• [THE EXERCISE]
Answer these questions about the forum thread on using a MOTU Ultralite with REW:
1. Which microphone does mossy use?
2. According to JohnM, what drivers does the card need for REW to access it?
3. On which operating system does Thak run the Ultralite MK3?

• [DOCUMENT EXCERPT]
▼

# Help using MOTU Ultralite with REW



## mossy (Mar 25, 2009)

Hey folks
I downloaded room eq wizard to measure my room response but the problem is my ultralite shows up as not having a mixer in windows (pic attached)
therefore some of the REW drop-down menus for "input" and "output" devices are hidden.

Ive got on to motu, who say that this is normal! Google isnt helping me either 
Im using a behringer ecm8000 mic, the ultralite has phantom power so its ok there

Has anyone got a workaround for using REW with this audio interface?

Thanks :R


----------



## JohnM (Apr 11, 2006)

You need WDM drivers for the card for REW (or other Java apps) to be able to access it.


----------



## Thak (Sep 16, 2014)

Hi, I have also MOTU Ultralite MK3 and I don't want to create another thread for my issue.
I use it on MAC OSX with Room EQ Beat 5.01 and with Behringer measurement microphone. 

I cannot pass the calibration I still have some strange results with the notice:

:::The sound card measurement varies by......., that is much higher than it should be, the measurement may not be valid and should not be used to make a calibration file::


I tried to put the volume down, I tried to put the main monitor volume down so I cannot hear in my speakers
when I am touching the mic, but I can see the signal, so it should not be a problem of loopback and monitoring,
but I still have some strange values.. I really don't know how to handle with it. It looks like it already measured my room, not just sound card.

▲

• [PROVIDED DATA]
▼

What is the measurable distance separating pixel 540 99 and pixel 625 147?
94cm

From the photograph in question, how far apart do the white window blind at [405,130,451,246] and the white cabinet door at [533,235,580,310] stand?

▲

• [RESULT FOR THIS TASK]
1. A Behringer ECM8000.
2. WDM drivers.
3. Mac OS X.